The way to get the architecture right is to start by using knowledge about the problem, the input data and the capabilities of the hardware to estimate a rough upper bound on performance, and then measure performance as a fraction of the theoretical maximum.

This doesn't mean that I have to try to reach this theoretical maximum, but I'm at least aware whenever I make a decision that deviates from it.

For example, simdjson can parse json at several GB/s. Is that fast? Who knows.

But their paper measures each stage of parsing in terms of cpu cycles per byte. Since we know what instructions are available on the cpu and how many cycles each takes, this gives us a rough upper bound and tells us that it's unlikely that we could eke out another order of magnitude improvement on the same hardware without multi-threading or changing the problem.

It's easier to understand how something works if the information is centralized in one place.

For example, in materialize the code that starts all the components and glues them together is all in one function. You can read these few 100 lines of code and understand which components can communicate with each other and how.

An example of getting this wrong is in my text editor: the editor component has several functions for scrolling the viewport that are called from many different places eg if the cursor moves, or the window is resized, or the contents of the buffer are changed from elsewhere.

What happens if several different components try to scroll the viewport in a single frame? It depends on the order in which those calls happen, which in turn might depend on the order in which different windows were opened, or might be accidentally changed by reorganizing some unrelated code. This has been a constant source of bugs.
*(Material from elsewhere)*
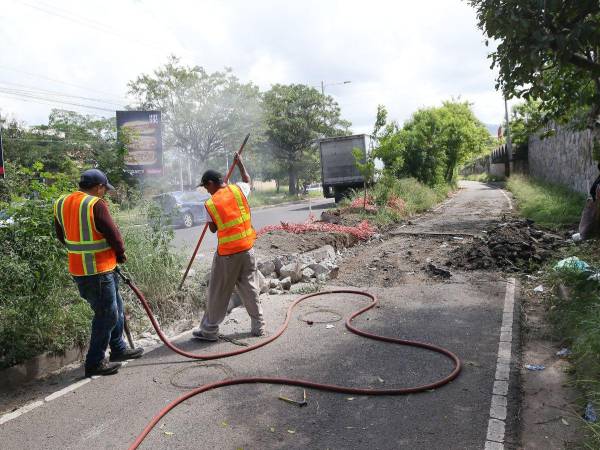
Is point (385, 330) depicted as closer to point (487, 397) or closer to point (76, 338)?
point (487, 397)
What would have worked much better is to append each request to move the scroll position to some list, and have a single place in the code that looks through the list once per frame and decides which request to prioritize.
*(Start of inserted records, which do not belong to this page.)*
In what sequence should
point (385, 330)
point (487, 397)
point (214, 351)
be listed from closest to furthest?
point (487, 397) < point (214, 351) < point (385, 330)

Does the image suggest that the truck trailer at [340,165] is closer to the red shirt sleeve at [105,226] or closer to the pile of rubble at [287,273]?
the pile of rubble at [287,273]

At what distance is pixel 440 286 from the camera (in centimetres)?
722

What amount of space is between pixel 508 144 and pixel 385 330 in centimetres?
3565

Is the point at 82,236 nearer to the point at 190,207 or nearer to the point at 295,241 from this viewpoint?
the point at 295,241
It's really hard to make non-deterministic software correct.

Some sources of non-determinism are intrinsic to the problem (eg network communication) and the best you can do is isolate them to the edge of the system, so that at least you can deterministically replay captured histories. Timeouts in particular are best kept at the edges eg by sending regular tick events to the system, rather than by allowing some internal code to check the current time.

Other sources can often be avoided eg use seeds for random numbers (and use splittable generators so that random code reorg doesn't change the results), use deterministic building blocks for multi-threaded computations (eg).

It's also useful to keep IO at the edges so that it can be tested or replayed. There are a lot of different ways of doing this and I haven't tried most of them.